Ignoring the whole “separation of church and state” bit here, I would like an answer to this one:
Suppose they held the prayer vigil on a warm cloudless day, just like they had yesterday, with the satellite images and radar and meteorologists all saying there was no chance of rain coming for the next 5 days. Right as they finished clouds rolled in and the rain started coming down. I don’t mean a little mist but a real downpour. Would that be considered proof that there is a God or would it still be chalked up to a coincidence and fluke weather pattern creating an unprecedented meteorological event?
If they are expecting rain tonight, I would guess that showers were in the extended forecast yesterday. Pretty convenient time to hold a prayer vigil, wouldn’t you say?
Reminds me of the Connecticut Yankee in King Arthur’s court.
Of course it would be considered a proof of God. America is filled to the brim with believers desperate for “proof”.
As for me, no I wouldn’t consider it proof. I’d consider it to be almost certainly an “unprecedented meteorological event”; that’s by far the most plausible explanation. There are so many other more plausible explanations than God; I’d believe fairies did it before I’d believe God did, because at least they make more logical sense and ignore fewer laws of physics. Or aliens with weather control machines, or Men in Black from the One World Order doing so as part of it’s Secular Zionist Communist Agenda.
God is at the bottom of the explanations to be considered.
The instruments were miscalibrated? The forecasters misinterpreted the data? Mass hysteria? LSD in the water supply?
It just seems like a tremendous leap to postulate “God.” Which god? How do you define god? Do you mean the Creater, He Who is All Things to All Men, Bigger Than the Universe deity? If you are going to assume a supernatural creature, why not a rain sprite? Why go all the way to god when a simpler imaginary creature fills the bill?
The cynic in me can’t help noticing that Sonny Perdue has twice called for prayer by the citizens of Georgia, and that each time he called for prayer, rain was already in the 10-day forecast.
In between those two calls for prayer, there were looong stretches with no rain at all in the 10-day forecast. I never saw Sonny tearfully praying for rain on the statehouse steps during those stretches.

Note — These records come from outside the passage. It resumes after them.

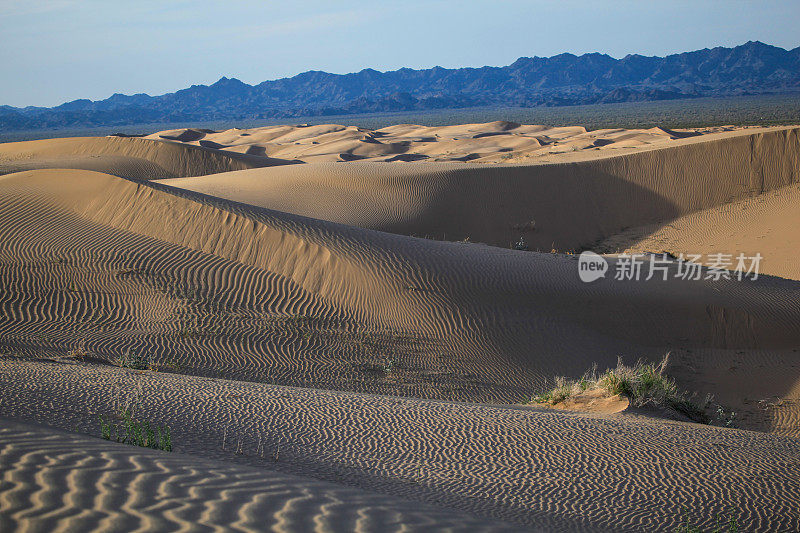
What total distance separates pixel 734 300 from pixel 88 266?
12.7m

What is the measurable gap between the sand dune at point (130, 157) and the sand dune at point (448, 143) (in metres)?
5.14

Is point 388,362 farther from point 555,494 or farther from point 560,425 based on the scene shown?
point 555,494

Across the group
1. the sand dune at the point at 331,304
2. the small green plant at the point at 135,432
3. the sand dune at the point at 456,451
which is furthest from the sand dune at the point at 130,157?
the small green plant at the point at 135,432

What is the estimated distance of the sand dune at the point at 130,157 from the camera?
100 ft

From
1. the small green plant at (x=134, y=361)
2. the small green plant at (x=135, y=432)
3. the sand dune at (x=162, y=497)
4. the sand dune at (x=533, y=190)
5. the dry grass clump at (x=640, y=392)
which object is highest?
the sand dune at (x=533, y=190)

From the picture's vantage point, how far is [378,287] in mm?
12398

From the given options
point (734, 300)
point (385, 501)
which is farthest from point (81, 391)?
point (734, 300)

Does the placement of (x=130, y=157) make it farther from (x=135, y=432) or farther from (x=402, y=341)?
(x=135, y=432)

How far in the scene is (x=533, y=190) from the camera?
24.9 m

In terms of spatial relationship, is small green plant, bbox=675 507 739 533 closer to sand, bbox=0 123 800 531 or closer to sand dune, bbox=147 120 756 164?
sand, bbox=0 123 800 531

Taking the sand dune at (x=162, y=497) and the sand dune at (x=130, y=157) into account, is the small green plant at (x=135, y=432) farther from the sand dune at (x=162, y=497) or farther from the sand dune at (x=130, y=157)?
the sand dune at (x=130, y=157)

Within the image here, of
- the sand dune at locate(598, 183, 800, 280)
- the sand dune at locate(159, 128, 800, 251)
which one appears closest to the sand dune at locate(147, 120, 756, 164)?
the sand dune at locate(159, 128, 800, 251)

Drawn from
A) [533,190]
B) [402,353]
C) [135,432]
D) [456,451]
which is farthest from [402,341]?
[533,190]

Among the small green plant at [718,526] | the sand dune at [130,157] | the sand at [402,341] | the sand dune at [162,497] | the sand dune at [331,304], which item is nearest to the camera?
the sand dune at [162,497]
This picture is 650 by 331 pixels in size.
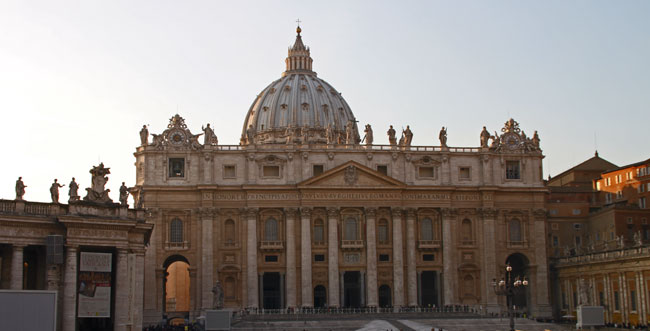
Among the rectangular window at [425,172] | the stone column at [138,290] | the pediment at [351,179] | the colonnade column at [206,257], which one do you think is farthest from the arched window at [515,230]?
the stone column at [138,290]

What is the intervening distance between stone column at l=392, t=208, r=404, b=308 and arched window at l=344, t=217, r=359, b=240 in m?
3.64

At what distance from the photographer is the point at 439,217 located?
91375 mm

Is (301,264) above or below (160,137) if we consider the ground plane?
below

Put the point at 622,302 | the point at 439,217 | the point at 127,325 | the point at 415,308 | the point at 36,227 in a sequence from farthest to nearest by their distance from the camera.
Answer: the point at 439,217, the point at 415,308, the point at 622,302, the point at 127,325, the point at 36,227

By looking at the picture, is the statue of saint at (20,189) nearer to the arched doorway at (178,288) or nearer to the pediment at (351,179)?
the pediment at (351,179)

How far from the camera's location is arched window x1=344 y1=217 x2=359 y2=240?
90000mm

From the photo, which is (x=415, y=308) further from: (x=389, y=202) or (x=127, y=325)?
(x=127, y=325)

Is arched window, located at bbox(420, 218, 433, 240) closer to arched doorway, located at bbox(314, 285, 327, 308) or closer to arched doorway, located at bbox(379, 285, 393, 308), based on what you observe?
arched doorway, located at bbox(379, 285, 393, 308)

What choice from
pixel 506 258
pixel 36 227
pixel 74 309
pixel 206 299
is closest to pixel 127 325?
pixel 74 309

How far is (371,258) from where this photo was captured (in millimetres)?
88750

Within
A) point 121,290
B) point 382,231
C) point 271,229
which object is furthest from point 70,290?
point 382,231

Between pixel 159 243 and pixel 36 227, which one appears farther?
pixel 159 243

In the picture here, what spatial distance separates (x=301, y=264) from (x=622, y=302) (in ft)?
93.4

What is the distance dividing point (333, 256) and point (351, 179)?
24.0ft
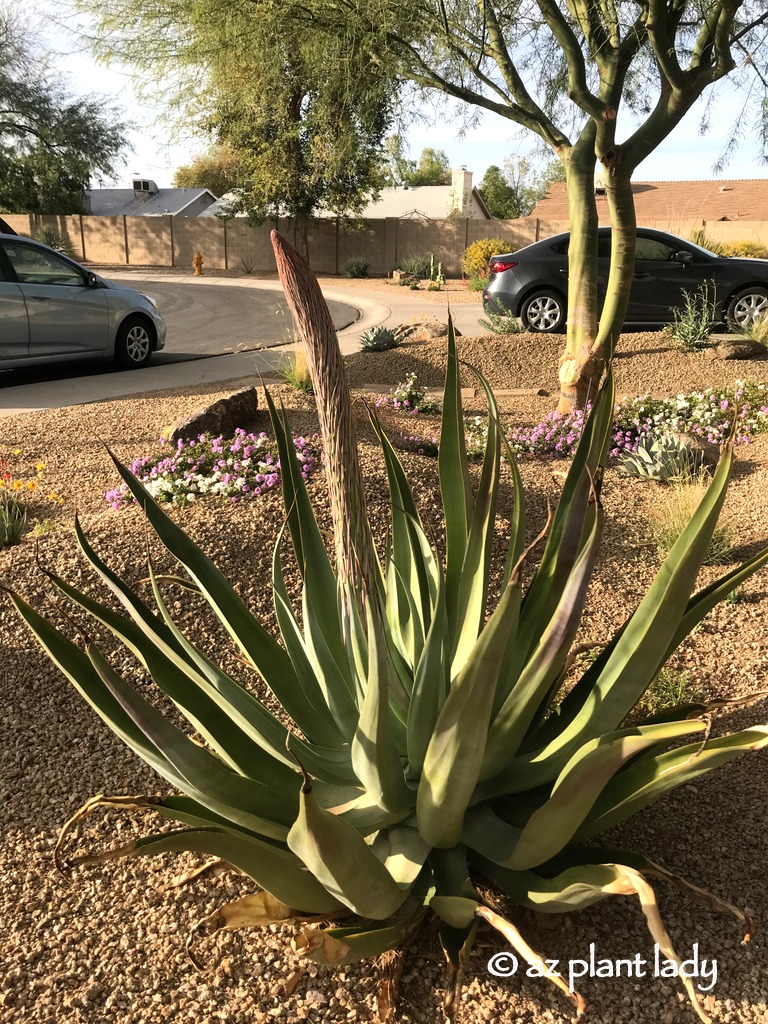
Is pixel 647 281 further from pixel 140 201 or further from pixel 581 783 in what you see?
pixel 140 201

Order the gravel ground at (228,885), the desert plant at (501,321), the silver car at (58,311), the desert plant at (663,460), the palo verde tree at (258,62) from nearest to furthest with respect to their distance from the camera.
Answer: the gravel ground at (228,885), the desert plant at (663,460), the palo verde tree at (258,62), the silver car at (58,311), the desert plant at (501,321)

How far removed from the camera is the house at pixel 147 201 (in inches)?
2094

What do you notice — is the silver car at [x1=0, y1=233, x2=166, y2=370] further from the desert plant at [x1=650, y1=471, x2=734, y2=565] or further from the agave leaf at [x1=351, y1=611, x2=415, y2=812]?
the agave leaf at [x1=351, y1=611, x2=415, y2=812]

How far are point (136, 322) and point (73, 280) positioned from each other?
1.11 metres

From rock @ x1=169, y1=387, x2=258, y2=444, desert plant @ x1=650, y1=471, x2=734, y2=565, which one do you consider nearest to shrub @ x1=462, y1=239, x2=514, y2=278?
rock @ x1=169, y1=387, x2=258, y2=444

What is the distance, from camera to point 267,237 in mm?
38312

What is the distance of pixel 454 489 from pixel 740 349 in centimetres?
985

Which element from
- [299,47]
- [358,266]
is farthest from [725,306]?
[358,266]

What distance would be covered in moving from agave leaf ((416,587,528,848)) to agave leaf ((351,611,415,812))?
81 millimetres

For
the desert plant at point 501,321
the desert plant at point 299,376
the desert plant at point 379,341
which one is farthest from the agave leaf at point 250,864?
the desert plant at point 501,321

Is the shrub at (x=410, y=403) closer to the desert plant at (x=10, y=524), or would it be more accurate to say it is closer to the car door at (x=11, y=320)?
the desert plant at (x=10, y=524)

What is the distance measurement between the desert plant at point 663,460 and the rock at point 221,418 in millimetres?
3157

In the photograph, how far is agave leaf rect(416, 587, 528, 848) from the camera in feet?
5.50

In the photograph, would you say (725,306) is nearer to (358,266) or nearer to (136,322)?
(136,322)
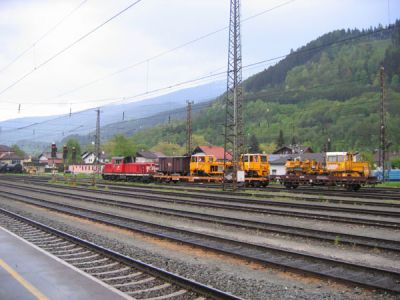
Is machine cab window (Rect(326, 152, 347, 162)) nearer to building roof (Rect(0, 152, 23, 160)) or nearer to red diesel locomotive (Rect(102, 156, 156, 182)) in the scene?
red diesel locomotive (Rect(102, 156, 156, 182))

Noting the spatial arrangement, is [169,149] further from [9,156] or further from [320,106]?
[9,156]

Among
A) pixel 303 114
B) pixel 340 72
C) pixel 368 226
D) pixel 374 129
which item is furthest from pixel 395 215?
pixel 340 72

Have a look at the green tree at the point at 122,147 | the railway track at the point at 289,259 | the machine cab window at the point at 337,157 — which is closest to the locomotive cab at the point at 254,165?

I should have been clearer, sorry. What if the weather was clear and there was no chance of precipitation in the forecast? I didn’t mean yesterdays prayer vigil per se, I meant a day like that (warm, no clouds, etc.).
I wouldn’t accept it as “proof” of God but it would definitely make me look at what was considered a natural weather phenomenon.
Now see, I’d have to wonder why the “I love you, man!” god put them into a drought situation to begin with. I mean, if he could make it rain, why not just make it rain instead of causing trouble just for the hell of it? Is he unaware there’s a drought?
I get the same feeling from all this. Perdue has all but said it was mismanagement that got them where they are, why should god pull 'em out of the the fire?
As for the situation in the OP proving the existence of a supernatural entity which created the entire universe and is subject to the whims and wishes of humanity…yes. It would. Also, if I get in a horrible car accident and I have my lucky penny in my shoe and I walk away without a bruise…yes. That penny is lucky. If I didn’t have that penny, who knows what would’ve happened? I might be dead.
It is almost never rational to revise a well-established theory in light of a single observation. If you have a well-supported theory, you shouldn’t discard it every time you come upon a stubborn piece of counter-evidence. Rather, you try to explain the counterevidence within the context of the theory. Eventually, enough such troublesome and unexplainable pieces of counterevidence may build up that the theory ends up being overthrown by another. But it is a misrepresentation of science (and indeed of rationality) that falsification takes only one observation. That’s not how science works, and that’s not how it ought to work. Thomas Kuhn talks quite a bit about this whole process in The Structure of Scientific Revolutions.
Oh, so I guess the point is if you are an atheist, this one observation, though suggestive, shouldn’t necessarily force you to instantly convert to theism.